Fitting latency models in epidemiological studies

Transcription

Fitting latency models in epidemiological studies
Paper 75011
Fitting latency models in epidemiological studies
Bryan Langholz, University of Southern California, Los Angeles, CA
David B. Richardson, University of North Carolina, Chapel Hill, NC
ABSTRACT
Latency models address important questions about the timing of exposure and subsequent disease risk in epidemiologic
research.

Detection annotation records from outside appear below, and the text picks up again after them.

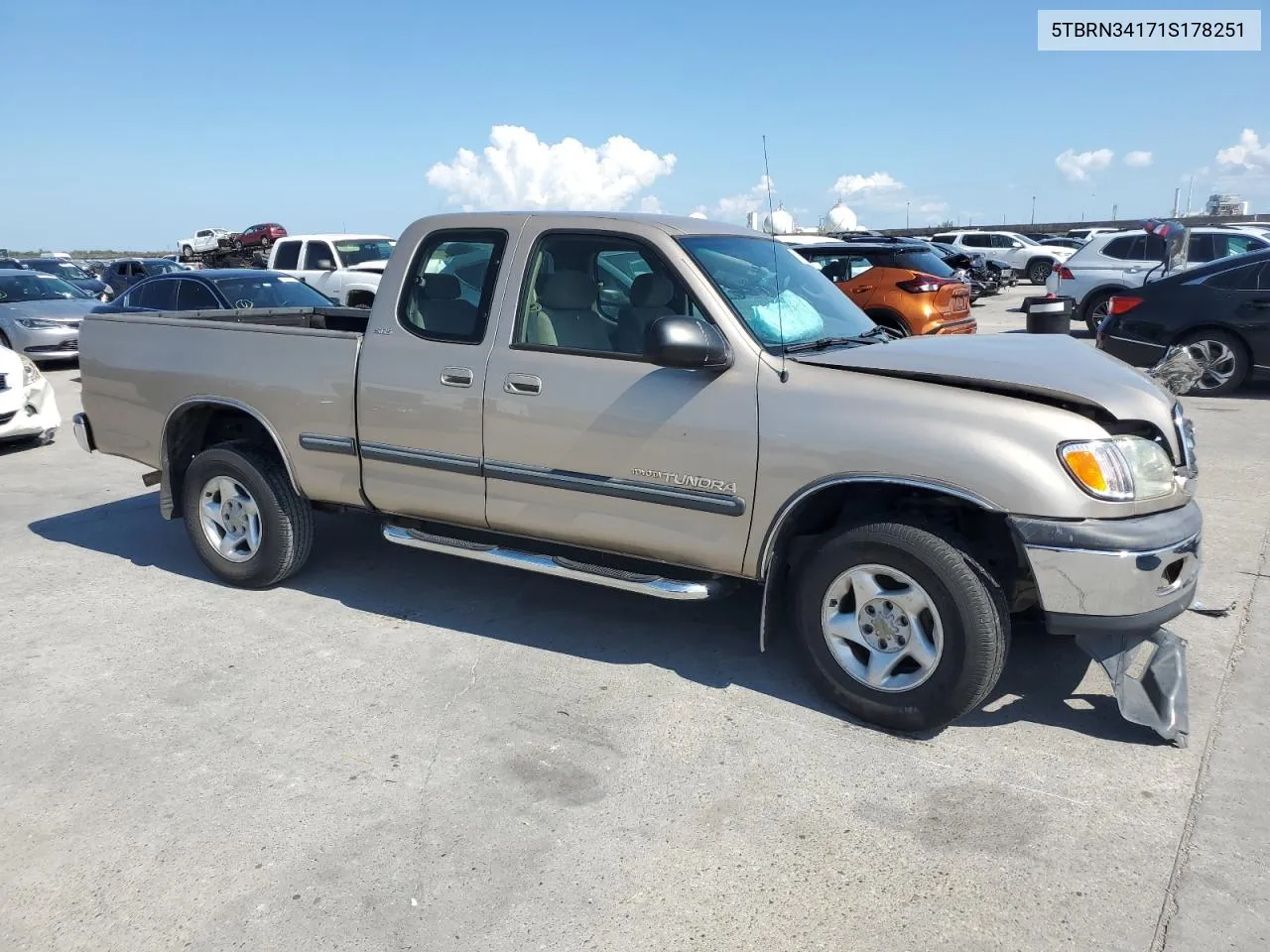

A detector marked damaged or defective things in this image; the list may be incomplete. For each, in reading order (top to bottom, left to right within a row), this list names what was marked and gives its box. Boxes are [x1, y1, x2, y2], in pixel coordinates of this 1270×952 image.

wrecked vehicle [69, 212, 1199, 742]
damaged hood [798, 337, 1175, 422]
cracked headlight [1056, 434, 1175, 502]
damaged front bumper [1012, 498, 1199, 746]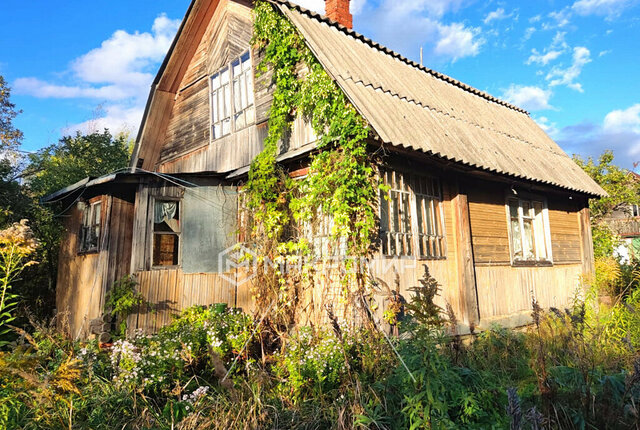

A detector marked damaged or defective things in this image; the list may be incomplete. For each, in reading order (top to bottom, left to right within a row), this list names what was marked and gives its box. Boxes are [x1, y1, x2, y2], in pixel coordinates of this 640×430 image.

broken window [214, 50, 256, 139]
broken window [79, 201, 102, 252]
broken window [151, 200, 179, 268]
broken window [380, 171, 444, 258]
broken window [510, 197, 552, 262]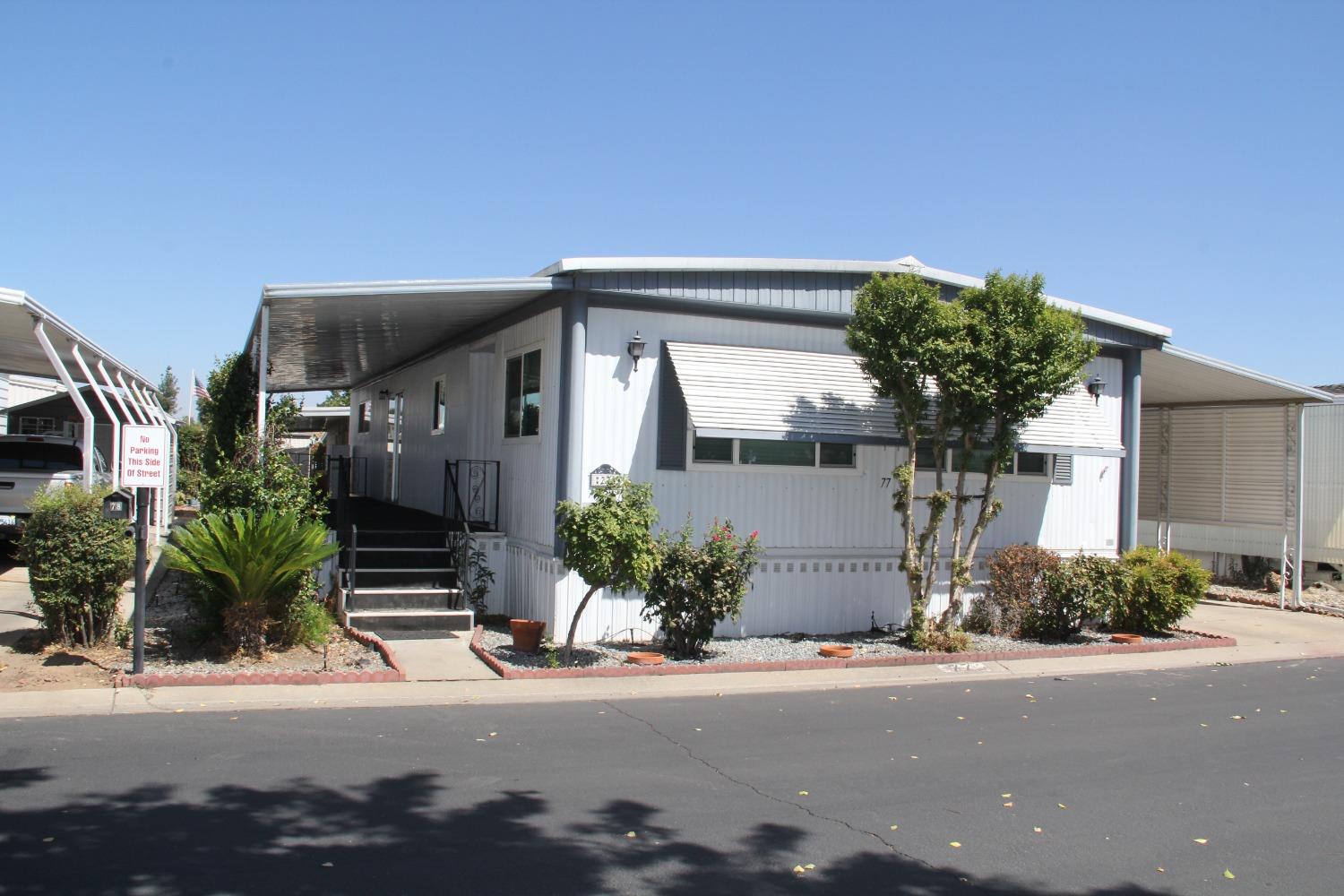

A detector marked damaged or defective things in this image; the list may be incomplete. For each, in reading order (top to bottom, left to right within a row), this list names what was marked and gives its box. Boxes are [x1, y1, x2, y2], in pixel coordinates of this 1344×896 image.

road crack [606, 699, 939, 867]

However, the non-standard form of such models and the complexity of time-varying exposure histories that characterize
many epidemiologic studies make such models difficult to fit using standard software packages. SAS offers software tools that
can be used to fit “non-standard” latency models. In particular, SAS procedures NLP and NLMIXED provide the flexibility to
specify quite general latency models and maximize the likelihood for latency parameters. While the methods require more
sophistication than using a package or procedure that is specialized to the usual log-linear form, the additional programming
complexity is not great. The methods are illustrated and compared by fitting latency models for radon exposure and lung cancer
mortality rates from a cohort study of Colorado Plateau uranium miners. It was found that the conditional logistic likelihood is
more computationally efficient than the unconditional and that PROC NLP is much faster than PROC NLMIXED.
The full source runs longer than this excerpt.